• _TASK TO CARRY OUT_
Can you restate the Una Viuda descocada article starting with "- Production company: Sociedad" and going on through "before his death.", renaming "comedy" to "satirical comedy" throughout?

[start of ARTICLE]

- Directed by: Armando Bó
- Written by: Armando Bó
- Produced by: Armando Bó
- Starring: Isabel Sarli José Marrone Jorge Barreiro
- Cinematography: Pedro Marzialetti
- Edited by: Vicente Castagno Roselino Caterbetti
- Music by: Eligio Ayala Morin Armando Bó Julio Presas (songs) Luis Alberto del Paraná (songs)
- Production company: Sociedad Independiente Filmadora Argentina (S.I.F.A.)
- Distributed by: Films AM
- Release date: 1980;
- Running time: 95 minutes
- Country: Argentina
- Language: Spanish

= Una Viuda descocada =

Una Viuda descocada is a 1980 Argentine comedy film written and directed by Armando Bó and starring Isabel Sarli. It is a sequel to the Bó's 1967 film La señora del intendente and it was also the last film he directed before his death.

[end of ARTICLE]
[start of INFORMATION GIVEN]

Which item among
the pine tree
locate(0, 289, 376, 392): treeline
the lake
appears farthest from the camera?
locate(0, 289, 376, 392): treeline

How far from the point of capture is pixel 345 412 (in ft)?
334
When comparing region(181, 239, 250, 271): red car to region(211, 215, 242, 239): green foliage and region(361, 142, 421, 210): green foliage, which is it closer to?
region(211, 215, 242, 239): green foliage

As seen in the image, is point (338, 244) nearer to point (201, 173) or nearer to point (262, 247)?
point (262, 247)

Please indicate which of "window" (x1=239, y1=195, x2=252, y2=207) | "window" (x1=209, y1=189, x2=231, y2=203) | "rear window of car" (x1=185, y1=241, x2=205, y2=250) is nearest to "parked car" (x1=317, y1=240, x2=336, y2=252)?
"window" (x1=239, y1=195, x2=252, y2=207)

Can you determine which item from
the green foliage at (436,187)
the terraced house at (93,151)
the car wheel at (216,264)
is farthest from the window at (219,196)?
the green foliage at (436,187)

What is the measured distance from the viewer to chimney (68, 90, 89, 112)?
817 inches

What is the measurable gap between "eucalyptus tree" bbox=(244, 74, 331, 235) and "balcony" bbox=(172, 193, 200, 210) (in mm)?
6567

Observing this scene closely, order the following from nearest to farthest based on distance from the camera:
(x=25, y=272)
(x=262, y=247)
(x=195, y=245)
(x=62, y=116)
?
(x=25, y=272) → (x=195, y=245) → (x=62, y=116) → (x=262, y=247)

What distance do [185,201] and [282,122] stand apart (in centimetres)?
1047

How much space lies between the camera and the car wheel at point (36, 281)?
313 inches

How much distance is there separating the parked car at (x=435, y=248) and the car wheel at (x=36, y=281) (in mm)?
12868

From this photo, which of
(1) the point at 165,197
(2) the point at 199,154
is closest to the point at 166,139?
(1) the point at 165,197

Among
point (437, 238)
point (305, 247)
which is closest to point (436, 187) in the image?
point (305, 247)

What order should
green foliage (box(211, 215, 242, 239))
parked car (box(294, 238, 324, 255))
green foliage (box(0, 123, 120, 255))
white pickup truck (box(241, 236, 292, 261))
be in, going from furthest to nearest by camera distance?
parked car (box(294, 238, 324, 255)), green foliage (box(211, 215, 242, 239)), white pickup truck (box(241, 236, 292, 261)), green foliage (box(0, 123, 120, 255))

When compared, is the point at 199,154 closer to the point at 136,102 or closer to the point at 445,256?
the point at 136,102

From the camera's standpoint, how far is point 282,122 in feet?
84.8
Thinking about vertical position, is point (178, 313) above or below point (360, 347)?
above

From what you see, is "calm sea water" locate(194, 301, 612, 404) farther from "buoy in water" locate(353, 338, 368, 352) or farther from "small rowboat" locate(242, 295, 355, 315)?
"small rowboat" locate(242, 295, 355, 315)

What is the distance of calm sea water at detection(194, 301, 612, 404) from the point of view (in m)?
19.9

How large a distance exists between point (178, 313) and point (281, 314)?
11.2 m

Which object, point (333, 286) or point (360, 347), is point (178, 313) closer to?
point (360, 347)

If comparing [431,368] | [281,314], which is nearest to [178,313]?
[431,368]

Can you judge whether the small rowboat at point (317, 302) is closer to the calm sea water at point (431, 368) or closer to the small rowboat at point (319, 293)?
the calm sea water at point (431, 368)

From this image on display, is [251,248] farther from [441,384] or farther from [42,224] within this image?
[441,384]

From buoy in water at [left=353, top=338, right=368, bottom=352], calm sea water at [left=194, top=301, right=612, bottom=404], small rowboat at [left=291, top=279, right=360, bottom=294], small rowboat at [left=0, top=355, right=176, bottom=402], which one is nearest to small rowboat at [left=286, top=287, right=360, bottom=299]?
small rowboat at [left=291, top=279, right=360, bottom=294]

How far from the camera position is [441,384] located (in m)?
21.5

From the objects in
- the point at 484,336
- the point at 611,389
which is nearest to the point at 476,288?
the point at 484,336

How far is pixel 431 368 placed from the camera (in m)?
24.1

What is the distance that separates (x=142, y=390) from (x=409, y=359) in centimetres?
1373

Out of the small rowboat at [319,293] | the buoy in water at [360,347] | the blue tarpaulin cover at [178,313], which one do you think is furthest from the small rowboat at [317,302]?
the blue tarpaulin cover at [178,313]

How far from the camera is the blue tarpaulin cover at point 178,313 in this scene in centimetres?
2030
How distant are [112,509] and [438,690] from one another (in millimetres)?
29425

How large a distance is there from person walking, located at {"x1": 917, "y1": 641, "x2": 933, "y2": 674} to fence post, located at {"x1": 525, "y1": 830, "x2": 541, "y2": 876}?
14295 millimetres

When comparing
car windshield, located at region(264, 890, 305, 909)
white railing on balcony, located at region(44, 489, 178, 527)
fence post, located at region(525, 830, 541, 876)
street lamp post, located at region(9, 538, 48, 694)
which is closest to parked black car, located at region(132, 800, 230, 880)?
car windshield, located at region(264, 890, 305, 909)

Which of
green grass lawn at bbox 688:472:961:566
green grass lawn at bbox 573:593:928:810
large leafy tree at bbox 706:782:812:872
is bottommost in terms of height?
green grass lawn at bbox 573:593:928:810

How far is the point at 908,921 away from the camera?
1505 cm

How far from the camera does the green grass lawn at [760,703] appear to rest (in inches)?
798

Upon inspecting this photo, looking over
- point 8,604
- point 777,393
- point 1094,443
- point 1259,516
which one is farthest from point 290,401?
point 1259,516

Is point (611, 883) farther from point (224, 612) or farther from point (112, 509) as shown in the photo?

[end of INFORMATION GIVEN]

• _TASK RESULT_
- Production company: Sociedad Independiente Filmadora Argentina (S.I.F.A.)
- Distributed by: Films AM
- Release date: 1980;
- Running time: 95 minutes
- Country: Argentina
- Language: Spanish

= Una Viuda descocada =

Una Viuda descocada is a 1980 Argentine satirical comedy film written and directed by Armando Bó and starring Isabel Sarli. It is a sequel to the Bó's 1967 film La señora del intendente and it was also the last film he directed before his death.